Question

In the Young's double slit experiment, the 2nd bright fringe for red light coincides with the 3rd bright fringe for violet light. Then the value of 'n' is: (Given: wavelength of red light = 6300 $\text{Å}$ and wavelength of violet light = 4200 $\text{Å}$)

• A. 2
• B. 4
• C. 3
• D. 1

Hint:

In Young's double slit experiment, the fringe positions for different wavelengths can be compared using the relationship \( n \lambda_{\text{red}} = (n+1) \lambda_{\text{violet}} \).

Answer 1

The Correct Option is A

In Young's double slit experiment, the position of the \(n^{\text{th}}\) bright fringe is given by the equation: \[ x_n = \frac{n \lambda D}{d}, \] where: - \( x_n \) is the position of the \(n^{\text{th}}\) bright fringe, - \( n \) is the order number of the fringe, - \( \lambda \) is the wavelength of the light used, - \( D \) is the distance between the slits and the screen, - \( d \) is the distance between the two slits. In this problem, we are given that the \(2^{\text{nd}}\) bright fringe for red light coincides with the \(3^{\text{rd}}\) bright fringe for violet light.
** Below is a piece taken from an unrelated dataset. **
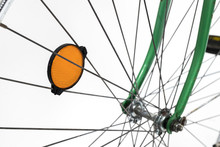 An Old Retro Looking Green Vintage City Bicycle For Women, Isolated On White Background. Detail Of Reflector On Spokes, So Called Cateye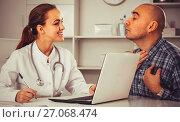 Купить «Male visitor consulting smiling woman doctor in hospital», фото № 27068474, снято 16 декабря 2017 г. (c) Яков Филимонов / Фотобанк Лори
This means that: \[ x_2 \text{ (for red)} = x_3 \text{ (for violet)}. \] From the equation, this can be written as: \[ 2 \lambda_{\text{red}} \frac{D}{d} = 3 \lambda_{\text{violet}} \frac{D}{d}. \] Since \( \frac{D}{d} \) is common for both, we can cancel it out, and the equation becomes: \[ 2 \lambda_{\text{red}} = 3 \lambda_{\text{violet}}. \] Substitute the given values for the wavelengths: \[ 2 \times 6300 = 3 \times 4200, \] \[ 12600 = 12600. \] Thus, the value of \(n\) is 2, which corresponds to option (A).